Hi,
I am using topTages to output DEs into a text file. I was using two datasets and one set with the same function was working fine while the other is throwing NAs for all non-significant accessions without filtering. Please see the two scenarios below;
Dataset 1
> summary(de <- decideTestsDGE(et, adjust.method="BH", p=0.05))
TuMV-Mock
Down 90
NotSig 18696
Up 87
> out <- topTags(et, n="Inf", adjust.method = "BH", sort.by = "PValue", p.value = 0.05)
> dim(out)
[1] 177 4
Dataset 2
> summary(de_Aphid <- decideTestsDGE(et_Aphid, adjust.method="BH", p=.05))
TuMV_Aphid-Mock_Aphid
Down 2573
NotSig 13432
Up 2400
>
> out_Aphid <- topTags(et_Aphid, n="Inf", adjust.method = "BH", sort.by = "PValue", p.value = 0.05)
> dim(out_Aphid)
[1] 18405 4
When I export it to a file, it has the following at the end (for notsig 13432) ;
AT5G51140 -0.508549995231026 5.13973842760081 0.0134929828738446 0.0499373315489865
NA NA NA NA NA
NA.1 NA NA NA NA
NA.2 NA NA NA NA
NA.3 NA NA NA NA
What am I doing wrong here? :| Can someone help?

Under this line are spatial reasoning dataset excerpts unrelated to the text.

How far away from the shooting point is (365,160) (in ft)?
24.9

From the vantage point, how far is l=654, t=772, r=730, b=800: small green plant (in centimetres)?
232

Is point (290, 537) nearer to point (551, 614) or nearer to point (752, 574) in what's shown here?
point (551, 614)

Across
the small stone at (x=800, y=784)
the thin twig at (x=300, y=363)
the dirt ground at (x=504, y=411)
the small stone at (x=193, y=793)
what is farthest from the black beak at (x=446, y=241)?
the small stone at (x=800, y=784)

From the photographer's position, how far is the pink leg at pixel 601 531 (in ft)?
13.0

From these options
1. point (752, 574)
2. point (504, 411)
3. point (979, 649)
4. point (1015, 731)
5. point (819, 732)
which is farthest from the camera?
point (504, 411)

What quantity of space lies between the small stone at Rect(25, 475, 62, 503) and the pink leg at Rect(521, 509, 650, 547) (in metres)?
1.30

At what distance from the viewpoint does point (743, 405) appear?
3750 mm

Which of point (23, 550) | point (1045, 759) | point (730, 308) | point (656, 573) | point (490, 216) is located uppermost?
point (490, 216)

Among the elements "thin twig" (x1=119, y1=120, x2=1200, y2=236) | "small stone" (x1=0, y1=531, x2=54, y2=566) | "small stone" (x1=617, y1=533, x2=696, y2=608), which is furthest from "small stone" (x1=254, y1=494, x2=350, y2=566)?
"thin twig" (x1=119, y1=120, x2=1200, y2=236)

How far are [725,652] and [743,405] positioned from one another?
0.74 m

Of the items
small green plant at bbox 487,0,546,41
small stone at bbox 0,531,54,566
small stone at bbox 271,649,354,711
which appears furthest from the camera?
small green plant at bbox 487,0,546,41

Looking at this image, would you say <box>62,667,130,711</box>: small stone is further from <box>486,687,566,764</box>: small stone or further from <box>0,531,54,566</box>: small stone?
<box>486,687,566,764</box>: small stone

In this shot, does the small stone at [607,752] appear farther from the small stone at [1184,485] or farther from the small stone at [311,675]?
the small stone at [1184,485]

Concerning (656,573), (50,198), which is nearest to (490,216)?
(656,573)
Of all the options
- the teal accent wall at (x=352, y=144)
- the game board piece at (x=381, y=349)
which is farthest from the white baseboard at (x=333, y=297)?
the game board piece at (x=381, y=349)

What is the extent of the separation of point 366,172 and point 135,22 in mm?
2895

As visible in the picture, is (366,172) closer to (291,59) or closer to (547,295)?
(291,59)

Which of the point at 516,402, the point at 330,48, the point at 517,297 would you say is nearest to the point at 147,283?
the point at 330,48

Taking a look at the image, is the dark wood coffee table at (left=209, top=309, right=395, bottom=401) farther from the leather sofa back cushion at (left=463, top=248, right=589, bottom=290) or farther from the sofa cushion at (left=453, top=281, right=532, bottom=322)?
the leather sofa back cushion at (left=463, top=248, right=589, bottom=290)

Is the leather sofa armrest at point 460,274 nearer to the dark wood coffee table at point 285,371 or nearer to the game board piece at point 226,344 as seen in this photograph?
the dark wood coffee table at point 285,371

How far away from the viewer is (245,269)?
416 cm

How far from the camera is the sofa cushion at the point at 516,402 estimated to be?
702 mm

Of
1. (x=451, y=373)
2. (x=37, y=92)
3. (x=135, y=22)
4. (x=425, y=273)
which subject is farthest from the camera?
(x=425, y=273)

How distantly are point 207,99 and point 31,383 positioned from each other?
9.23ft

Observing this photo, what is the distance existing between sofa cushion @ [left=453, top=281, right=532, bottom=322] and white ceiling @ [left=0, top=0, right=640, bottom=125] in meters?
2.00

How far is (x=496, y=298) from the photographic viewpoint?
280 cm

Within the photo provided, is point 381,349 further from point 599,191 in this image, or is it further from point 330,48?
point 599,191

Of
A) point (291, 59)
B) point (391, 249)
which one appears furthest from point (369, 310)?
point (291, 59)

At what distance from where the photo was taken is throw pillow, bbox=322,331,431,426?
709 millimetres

It's soo strange! :( This is the full code.
I don't see any problems with your code. Your code is very old-fashioned, like edgeR code from >10 years ago, but not wrong.
I do not see any way that the code you give could produce the output that you show in your question. The values you show even have "NA" for row names, and edgeR does not allow that in any circumstances.
The output you show does occur if you attempt to access rows of the top table that don't actually exist. That is an R phenomenon and is external to edgeR. For example:
The NAs are not part of the edgeR object, but are shown by R because I have attempted to access rows of the top table that don't exist. The top table itself has only 20 rows but I have attempted to access rows 21:24, so R adds in NAs to represent the non-existent rows.
The
dim(out_Aphid)
output that you show in your question also seems impossible. Since you setp=0.05
in thetopTable
call, thenout_Aphid
should only have only 4973 rows, not 18405 as shown in your output.I have to ask what version of R and what version of edgeR you are using. The latest version of edgeR is 3.38.0.
Thank you for the reply, Gordon. I adopted code from Griffith Lab (https://rnabio.org/) given I am still very new to R. Any advice (or learning material) to improve it will be greatly appreciated. I'm away from the office for the weekend. On Monday morning, I'll post the R and edgeR version information.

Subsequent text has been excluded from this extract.